[[ Document text, beginning ]]

This special recipe is dedicated to Anna.
“Holy guacamole” not only makes us laugh – it jettisons us back
to our fond and flavorful days in Italy. Long live “Tes Mes” Day
and food comas!
~ ♥ ~
Homemade in February 2018 and promptly sent to the freezer, we later released this guacamole from its icy resting place to celebrate Super Bowl 2018 almost 50 years after the recipe was published.
I can promise you this is the first time I’ve made *then not quickly devoured* a delicious bowl of the green stuff but I was following my Mom “Betty’s” recipe clipped from the San Antonio Express-News as an experiment (see the recipe below). The recipe’s intent was to freeze before eating.
The results? Quite surprising!
Good gravy – freezing guacamole?
I agree – it seems odd at first but if you dial back the timeline to the 1960s/1970s the home economist (our Mothers) thirsted for ways to run an efficient kitchen. So freezing guacamole is a great way to prepare for your party without having to do all the work in the heat of the moment.
Back in the day freezing guacamole was considered “normal stuff,” like prepping your wardrobe or your “to dos” for the great day ahead. Brilliant forethought!
Holier than thou
To Texans guacamole is right up there in the inner circle of sanctity along with queso, big hair, and cowboy boots. These are the things we place high and mighty on our list of things to cherish. To literally “mess with Texas” is to tamper with one of its revered staples so you can image I was nervous about tinkering with the obvious – to divert from the culinary mission to make then eat in “normal” fashion.
To my family guacamole is a treasured treat. While we don’t necessarily enjoy “guac” for breakfast, lunch, and dinner like most outside our state might think – guacamole holds its place in our hearts as a “constant craving” food we keep near and dear.
My Mom “Betty” truly loved guacamole. And she loved enjoying it alongside all of the wild and delicious Tex-Mex varieties we could consume while living in the unique pureness of San Antonio (rah, 78209-ers!)

[[ Document text, end ]]
[[ Information provided, beginning ]]

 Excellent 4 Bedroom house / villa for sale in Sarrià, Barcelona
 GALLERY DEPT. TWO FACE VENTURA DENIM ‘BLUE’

[[ Information provided, end ]]

- List of tasks:
a. Reproduce the passage of the piece on frozen guacamole above, starting with "This special recipe" and going on through "freeze before eating.".
b. Answer these questions using the piece on frozen guacamole above:
(i) In what month and year was the guacamole made at home?
(ii) From which newspaper was the mother's recipe clipped?
(iii) Which three things are listed with guacamole in the Texan "inner circle of sanctity"?

- Responses:
a.
This special recipe is dedicated to Anna.
“Holy guacamole” not only makes us laugh – it jettisons us back
to our fond and flavorful days in Italy. Long live “Tes Mes” Day
and food comas!
~ ♥ ~
Homemade in February 2018 and promptly sent to the freezer, we later released this guacamole from its icy resting place to celebrate Super Bowl 2018 almost 50 years after the recipe was published.
I can promise you this is the first time I’ve made *then not quickly devoured* a delicious bowl of the green stuff but I was following my Mom “Betty’s” recipe clipped from the San Antonio Express-News as an experiment (see the recipe below). The recipe’s intent was to freeze before eating.

b.
(i) February 2018
(ii) The San Antonio Express-News
(iii) Queso, big hair, and cowboy boots